Anomalies in 8Be nuclear transitions and (g − 2) e,μ : towards a minimal combined explanation
C. Hati (Physik Department T70, Technische Universität München, James-Franck-Straße 1, Garching, D-85748, Germany); J. Kriewald (Laboratoire de Physique de Clermont (UMR 6533), CNRS/IN2P3, Univ. Clermont Auvergne, 4 Av. Blaise Pascal, Aubière Cedex, F-63178, France); J. Orloff (Laboratoire de Physique de Clermont (UMR 6533), CNRS/IN2P3, Univ. Clermont Auvergne, 4 Av. Blaise Pascal, Aubière Cedex, F-63178, France); A.M. Teixeira (Laboratoire de Physique de Clermont (UMR 6533), CNRS/IN2P3, Univ. Clermont Auvergne, 4 Av. Blaise Pascal, Aubière Cedex, F-63178, France)

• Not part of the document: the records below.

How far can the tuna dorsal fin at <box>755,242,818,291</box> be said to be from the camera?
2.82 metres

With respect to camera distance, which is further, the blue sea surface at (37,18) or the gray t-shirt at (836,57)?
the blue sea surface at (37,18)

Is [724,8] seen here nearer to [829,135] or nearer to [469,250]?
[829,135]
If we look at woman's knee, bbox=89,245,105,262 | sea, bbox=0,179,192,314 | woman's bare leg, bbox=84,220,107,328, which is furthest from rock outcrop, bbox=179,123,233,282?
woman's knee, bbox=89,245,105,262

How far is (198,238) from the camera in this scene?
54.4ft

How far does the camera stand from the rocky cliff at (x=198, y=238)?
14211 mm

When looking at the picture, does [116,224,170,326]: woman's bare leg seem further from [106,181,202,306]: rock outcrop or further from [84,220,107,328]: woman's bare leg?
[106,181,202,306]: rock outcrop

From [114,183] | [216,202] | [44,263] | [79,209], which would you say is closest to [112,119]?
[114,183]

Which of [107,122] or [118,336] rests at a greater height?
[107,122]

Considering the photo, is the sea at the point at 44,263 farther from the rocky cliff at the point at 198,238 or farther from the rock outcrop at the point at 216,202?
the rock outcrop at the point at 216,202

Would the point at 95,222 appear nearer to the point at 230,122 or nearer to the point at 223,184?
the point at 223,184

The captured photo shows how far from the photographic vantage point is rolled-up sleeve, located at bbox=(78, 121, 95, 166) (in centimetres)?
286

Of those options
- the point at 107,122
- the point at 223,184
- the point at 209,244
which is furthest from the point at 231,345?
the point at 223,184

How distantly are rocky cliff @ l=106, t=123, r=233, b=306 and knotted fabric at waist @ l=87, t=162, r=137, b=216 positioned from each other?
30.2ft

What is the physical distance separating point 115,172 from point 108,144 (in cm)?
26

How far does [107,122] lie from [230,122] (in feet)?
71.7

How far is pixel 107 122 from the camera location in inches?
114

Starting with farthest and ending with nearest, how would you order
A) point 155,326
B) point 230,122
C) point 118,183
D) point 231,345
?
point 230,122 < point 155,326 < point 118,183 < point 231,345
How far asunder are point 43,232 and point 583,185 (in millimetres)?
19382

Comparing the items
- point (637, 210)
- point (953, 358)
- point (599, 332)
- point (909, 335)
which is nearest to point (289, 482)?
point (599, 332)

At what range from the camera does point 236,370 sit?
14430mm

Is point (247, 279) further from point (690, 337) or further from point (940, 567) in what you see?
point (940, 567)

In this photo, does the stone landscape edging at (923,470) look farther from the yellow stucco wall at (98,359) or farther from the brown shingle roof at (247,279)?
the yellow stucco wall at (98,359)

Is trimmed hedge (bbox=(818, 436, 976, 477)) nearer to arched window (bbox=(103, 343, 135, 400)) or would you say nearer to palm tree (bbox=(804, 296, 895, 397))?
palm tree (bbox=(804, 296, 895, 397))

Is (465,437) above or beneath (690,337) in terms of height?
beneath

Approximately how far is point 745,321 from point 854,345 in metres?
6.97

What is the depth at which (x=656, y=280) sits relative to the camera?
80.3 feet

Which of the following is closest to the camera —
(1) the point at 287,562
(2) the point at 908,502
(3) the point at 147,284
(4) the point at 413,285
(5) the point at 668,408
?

Motivated by a simultaneous explanation of the apparent discrepancies in the light charged lepton anomalous magnetic dipole moments, and the anomalous internal pair creation in 8Be nuclear transitions, we explore a simple New Physics model, based on an extension of the Standard Model gauge group by a U(1) B−L . The model further includes heavy vector-like fermion fields, as well as an extra scalar responsible for the low-scale breaking of U(1) B−L , which gives rise to a light Z′ boson. The new fields and currents allow to explain the anomalous internal pair creation in 8Be while being consistent with various experimental constraints. Interestingly, we find that the contributions of the Z′ and the new U(1) B−L -breaking scalar can also successfully account for both (g −2) e,μ anomalies; the strong phenomenological constraints on the model’s parameter space ultimately render the combined explanation of (g − 2) e and the anomalous internal pair creation in 8Be particularly predictive. The underlying idea of this minimal “prototype model” can be readily incorporated into other protophobic U(1) extensions of the Standard Model.